Respect in Context: How to Approach Respect in the Classroom

'Respect' is one of those tricky ideas to relate.  Often we rush for examples and vague descriptions like 'being open' which sound well enough but do little to define the term.  Yet through all of our foraging for phrases we are able to develop a general sense of what it means to be respectful: treat others as you would want to be treated; value other people's opinions; approach situations with humility.  All of these things we've been taught since preschool dance around an idea that we can't quite pin down.  'Respect' is a term like 'love' or 'kindness' where any attempt at a concrete definition is doomed to fall short of the reality.  Now does that mean we don't try?  Of course not!  But we must understand that any definition of 'respect' will be limited, and that 'respect' can be reinterpreted in any number of ways to make it contextually appropriate. 

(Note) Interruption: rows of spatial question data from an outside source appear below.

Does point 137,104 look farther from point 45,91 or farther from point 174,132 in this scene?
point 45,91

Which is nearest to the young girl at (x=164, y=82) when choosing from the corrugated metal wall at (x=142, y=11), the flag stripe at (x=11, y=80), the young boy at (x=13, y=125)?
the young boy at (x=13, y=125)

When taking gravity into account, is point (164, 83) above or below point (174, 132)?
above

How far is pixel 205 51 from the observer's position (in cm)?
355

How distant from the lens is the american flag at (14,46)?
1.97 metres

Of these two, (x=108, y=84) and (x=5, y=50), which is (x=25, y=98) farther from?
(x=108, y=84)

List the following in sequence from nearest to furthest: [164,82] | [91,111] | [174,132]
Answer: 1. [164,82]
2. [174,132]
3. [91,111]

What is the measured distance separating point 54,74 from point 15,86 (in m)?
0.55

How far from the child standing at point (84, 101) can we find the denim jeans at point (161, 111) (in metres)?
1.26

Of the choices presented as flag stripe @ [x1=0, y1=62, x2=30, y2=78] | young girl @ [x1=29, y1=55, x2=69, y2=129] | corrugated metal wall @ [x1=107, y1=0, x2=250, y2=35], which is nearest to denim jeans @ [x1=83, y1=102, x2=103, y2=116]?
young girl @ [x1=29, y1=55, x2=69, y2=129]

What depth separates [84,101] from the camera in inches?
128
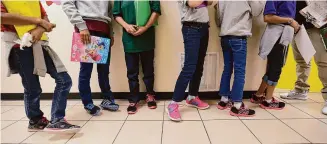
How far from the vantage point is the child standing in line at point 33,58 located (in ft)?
4.41

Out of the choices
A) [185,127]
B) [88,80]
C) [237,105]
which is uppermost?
[88,80]

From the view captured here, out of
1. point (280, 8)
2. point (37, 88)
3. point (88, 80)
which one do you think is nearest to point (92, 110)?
point (88, 80)

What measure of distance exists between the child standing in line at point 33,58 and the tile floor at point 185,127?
136mm

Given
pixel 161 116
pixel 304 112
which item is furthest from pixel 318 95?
pixel 161 116

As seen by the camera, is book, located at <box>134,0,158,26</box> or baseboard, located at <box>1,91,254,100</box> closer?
book, located at <box>134,0,158,26</box>

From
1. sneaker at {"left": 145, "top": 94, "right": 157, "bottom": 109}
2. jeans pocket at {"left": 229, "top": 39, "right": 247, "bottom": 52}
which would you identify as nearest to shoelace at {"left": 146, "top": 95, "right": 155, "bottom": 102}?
sneaker at {"left": 145, "top": 94, "right": 157, "bottom": 109}

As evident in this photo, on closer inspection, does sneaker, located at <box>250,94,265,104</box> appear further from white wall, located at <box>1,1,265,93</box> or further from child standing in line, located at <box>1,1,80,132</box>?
child standing in line, located at <box>1,1,80,132</box>

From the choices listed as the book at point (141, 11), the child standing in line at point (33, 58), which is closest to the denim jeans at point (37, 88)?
the child standing in line at point (33, 58)

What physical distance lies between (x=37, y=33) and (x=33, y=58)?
0.66 feet

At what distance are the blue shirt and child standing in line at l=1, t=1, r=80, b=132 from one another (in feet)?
5.80

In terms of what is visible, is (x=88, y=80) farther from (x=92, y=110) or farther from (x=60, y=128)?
(x=60, y=128)

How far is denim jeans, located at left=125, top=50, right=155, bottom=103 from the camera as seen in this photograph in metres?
2.05

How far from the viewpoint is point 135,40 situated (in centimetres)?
199

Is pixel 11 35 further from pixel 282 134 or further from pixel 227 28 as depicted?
pixel 282 134
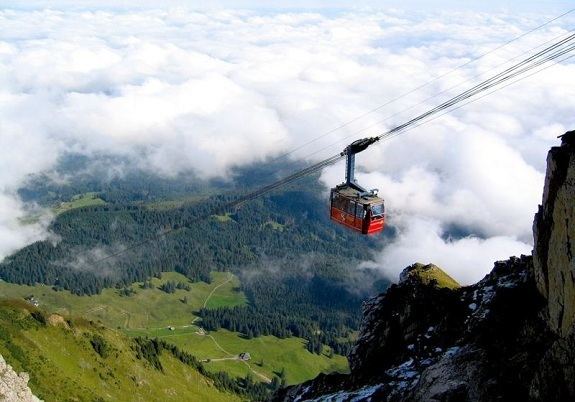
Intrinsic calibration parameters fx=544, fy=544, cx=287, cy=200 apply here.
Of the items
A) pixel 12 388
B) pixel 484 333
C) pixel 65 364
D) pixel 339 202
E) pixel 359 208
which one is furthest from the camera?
pixel 65 364

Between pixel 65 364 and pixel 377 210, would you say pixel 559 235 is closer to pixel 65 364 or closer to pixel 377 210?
pixel 377 210

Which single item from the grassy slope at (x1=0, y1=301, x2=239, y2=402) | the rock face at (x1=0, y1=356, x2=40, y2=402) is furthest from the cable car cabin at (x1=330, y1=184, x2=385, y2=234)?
the grassy slope at (x1=0, y1=301, x2=239, y2=402)

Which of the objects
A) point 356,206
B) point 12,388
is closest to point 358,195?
point 356,206

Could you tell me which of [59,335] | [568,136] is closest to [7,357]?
[59,335]

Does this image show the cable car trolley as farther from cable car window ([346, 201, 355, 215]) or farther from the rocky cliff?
the rocky cliff

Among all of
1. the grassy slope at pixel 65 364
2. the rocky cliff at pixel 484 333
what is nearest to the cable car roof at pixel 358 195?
the rocky cliff at pixel 484 333

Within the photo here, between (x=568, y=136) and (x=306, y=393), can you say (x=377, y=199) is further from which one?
(x=568, y=136)

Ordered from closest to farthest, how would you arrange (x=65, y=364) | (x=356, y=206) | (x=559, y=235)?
(x=559, y=235), (x=356, y=206), (x=65, y=364)
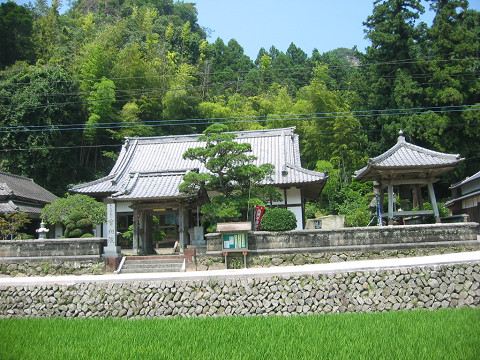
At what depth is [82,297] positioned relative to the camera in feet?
38.4

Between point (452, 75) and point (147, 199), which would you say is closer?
point (147, 199)

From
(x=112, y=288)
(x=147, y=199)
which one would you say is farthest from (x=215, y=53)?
(x=112, y=288)

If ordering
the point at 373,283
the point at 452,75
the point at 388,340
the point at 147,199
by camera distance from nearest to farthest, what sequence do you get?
the point at 388,340 → the point at 373,283 → the point at 147,199 → the point at 452,75

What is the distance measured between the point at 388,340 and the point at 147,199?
1036cm

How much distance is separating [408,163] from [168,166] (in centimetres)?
1174

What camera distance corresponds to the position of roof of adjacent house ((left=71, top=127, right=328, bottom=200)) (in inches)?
639

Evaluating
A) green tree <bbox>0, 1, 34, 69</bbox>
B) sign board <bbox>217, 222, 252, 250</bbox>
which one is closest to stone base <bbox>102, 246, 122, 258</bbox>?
sign board <bbox>217, 222, 252, 250</bbox>

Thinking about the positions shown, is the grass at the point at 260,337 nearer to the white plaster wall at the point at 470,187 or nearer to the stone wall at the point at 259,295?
the stone wall at the point at 259,295

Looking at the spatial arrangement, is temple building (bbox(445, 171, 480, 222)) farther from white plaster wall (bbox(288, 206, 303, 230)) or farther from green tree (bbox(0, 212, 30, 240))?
green tree (bbox(0, 212, 30, 240))

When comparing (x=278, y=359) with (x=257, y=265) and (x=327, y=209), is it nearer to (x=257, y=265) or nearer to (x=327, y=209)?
(x=257, y=265)

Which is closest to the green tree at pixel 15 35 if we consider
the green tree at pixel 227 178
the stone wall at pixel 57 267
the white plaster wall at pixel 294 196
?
the stone wall at pixel 57 267

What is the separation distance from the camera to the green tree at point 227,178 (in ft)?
46.5

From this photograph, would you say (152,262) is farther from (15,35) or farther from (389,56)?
(15,35)

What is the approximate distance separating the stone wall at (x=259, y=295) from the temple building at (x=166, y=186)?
138 inches
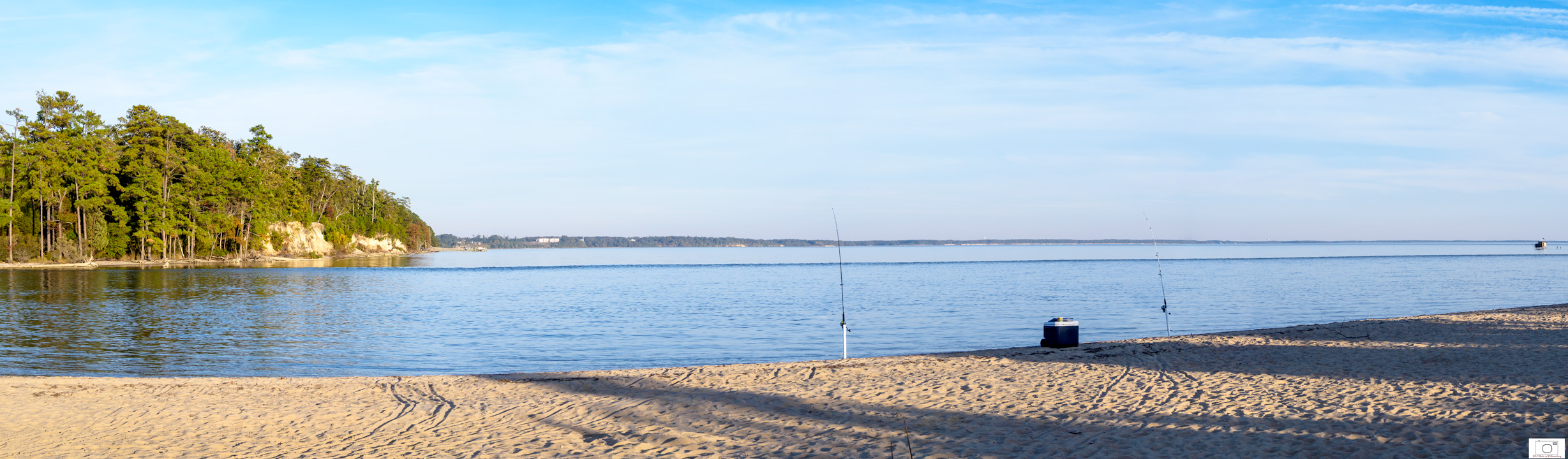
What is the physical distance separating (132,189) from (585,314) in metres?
59.8

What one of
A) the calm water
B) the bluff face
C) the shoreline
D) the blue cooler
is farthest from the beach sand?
the bluff face

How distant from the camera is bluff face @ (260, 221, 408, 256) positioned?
303ft

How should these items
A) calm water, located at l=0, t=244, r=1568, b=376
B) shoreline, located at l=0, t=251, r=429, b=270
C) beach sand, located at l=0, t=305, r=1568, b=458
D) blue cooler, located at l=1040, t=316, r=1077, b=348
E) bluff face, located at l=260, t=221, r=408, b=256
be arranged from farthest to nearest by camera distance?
bluff face, located at l=260, t=221, r=408, b=256, shoreline, located at l=0, t=251, r=429, b=270, calm water, located at l=0, t=244, r=1568, b=376, blue cooler, located at l=1040, t=316, r=1077, b=348, beach sand, located at l=0, t=305, r=1568, b=458

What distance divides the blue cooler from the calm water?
3299mm

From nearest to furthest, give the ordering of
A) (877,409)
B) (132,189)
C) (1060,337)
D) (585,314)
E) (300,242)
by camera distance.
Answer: (877,409) → (1060,337) → (585,314) → (132,189) → (300,242)

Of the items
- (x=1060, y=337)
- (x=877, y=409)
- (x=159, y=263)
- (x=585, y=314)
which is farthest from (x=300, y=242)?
(x=877, y=409)

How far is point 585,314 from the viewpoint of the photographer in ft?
93.6

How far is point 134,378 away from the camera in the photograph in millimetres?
12836

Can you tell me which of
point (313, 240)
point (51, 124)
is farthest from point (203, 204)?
point (313, 240)

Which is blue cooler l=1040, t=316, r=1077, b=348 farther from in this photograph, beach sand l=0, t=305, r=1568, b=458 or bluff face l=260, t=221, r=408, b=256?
bluff face l=260, t=221, r=408, b=256

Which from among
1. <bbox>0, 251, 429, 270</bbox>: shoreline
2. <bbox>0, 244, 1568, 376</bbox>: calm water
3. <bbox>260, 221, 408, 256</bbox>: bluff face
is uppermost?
<bbox>260, 221, 408, 256</bbox>: bluff face

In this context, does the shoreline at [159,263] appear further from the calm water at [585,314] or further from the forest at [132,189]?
the calm water at [585,314]

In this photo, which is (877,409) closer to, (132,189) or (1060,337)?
(1060,337)

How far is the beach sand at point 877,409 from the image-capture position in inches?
295
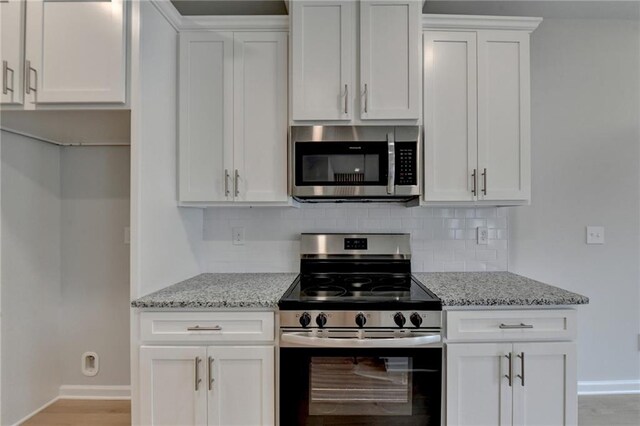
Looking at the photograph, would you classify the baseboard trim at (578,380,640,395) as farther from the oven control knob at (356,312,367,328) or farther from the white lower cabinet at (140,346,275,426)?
the white lower cabinet at (140,346,275,426)

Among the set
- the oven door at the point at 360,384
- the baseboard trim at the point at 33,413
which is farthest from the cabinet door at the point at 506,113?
the baseboard trim at the point at 33,413

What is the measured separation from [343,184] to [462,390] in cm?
117

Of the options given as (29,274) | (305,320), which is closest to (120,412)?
(29,274)

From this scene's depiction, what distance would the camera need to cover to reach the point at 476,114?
193 cm

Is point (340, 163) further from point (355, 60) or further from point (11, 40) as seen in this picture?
point (11, 40)

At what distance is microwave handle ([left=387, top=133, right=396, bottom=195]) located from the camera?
6.15 feet

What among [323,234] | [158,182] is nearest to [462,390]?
[323,234]

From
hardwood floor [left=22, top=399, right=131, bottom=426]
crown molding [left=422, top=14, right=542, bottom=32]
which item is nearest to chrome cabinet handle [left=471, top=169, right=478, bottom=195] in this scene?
crown molding [left=422, top=14, right=542, bottom=32]

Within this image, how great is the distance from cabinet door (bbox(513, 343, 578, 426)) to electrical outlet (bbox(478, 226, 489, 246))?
0.81 m

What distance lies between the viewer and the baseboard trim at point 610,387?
2.30 metres

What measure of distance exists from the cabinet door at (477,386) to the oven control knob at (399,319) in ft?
0.84

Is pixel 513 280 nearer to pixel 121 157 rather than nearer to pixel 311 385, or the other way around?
pixel 311 385

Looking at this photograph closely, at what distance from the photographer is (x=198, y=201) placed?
1.95 meters

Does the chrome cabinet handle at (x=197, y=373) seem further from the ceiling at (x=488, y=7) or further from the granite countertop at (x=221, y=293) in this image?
the ceiling at (x=488, y=7)
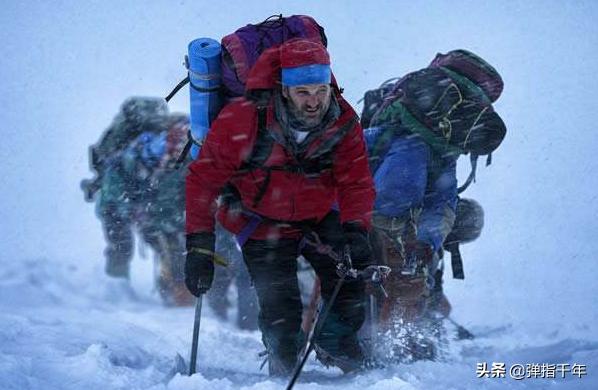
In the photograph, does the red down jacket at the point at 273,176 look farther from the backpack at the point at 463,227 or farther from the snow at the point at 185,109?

That being said, my own attempt at a definition is limited to the way students treat one another: the unequivocal defense of a person's right to be different.  Yet this doesn't quite fit the sort of respect we imagine in the classroom.  It might be a good guideline for students' behavior among their peers, but does it adequately describe the respect between students and teachers?  The trouble with the line 'treat others as you would want to be treated' is that it requires students to actively put themselves in other people's shoes, and how many kids can really imagine what it is like to be a teacher?  So as good as that line is, kids can only apply it to what they know, aka their peer group.  Therefore the classroom must define teacher-student respect and student-student respect in slightly different terms. 

What might more appropriately describe the student to teacher respect as 'what this adult has to say might be worth listening to.'  Whereas the teacher to student respect might be 'these kids are not factory products; their thoughts are worth your time.'  Therefore the keyword to the student-teacher relationship is LISTEN.  A respectful classroom is one where the students listen to the teacher and visa-versa.  If this fails to happen, the classroom devolves into chaos where the students are inattentive and the teacher continually frustrated.  So in order to establish respect in the classroom the teacher has to give the students a convincing reason to listen.  What that reason is ultimately depends upon the classroom environment (context).  In some situations it can be as simple as 'I have a loud, cheery, but authoritative voice.  Listen to me."  Others might be about to put the reason to their students directly.  Others might have to use more subliminal tricks to convince kids to listen.  The point is that there are many paths by which you can establish respect in the classroom, none of them necessarily better than others, and the method employed should ultimately be shaped by context.  Getting kids to listen in big schools will be different from small schools; impoverished schools will be different from rich ones.  As teachers we must understand this and remain flexible in our approaches to respect in the classroom.  As Barry Schwartz once said, "A wise person knows how to improvise."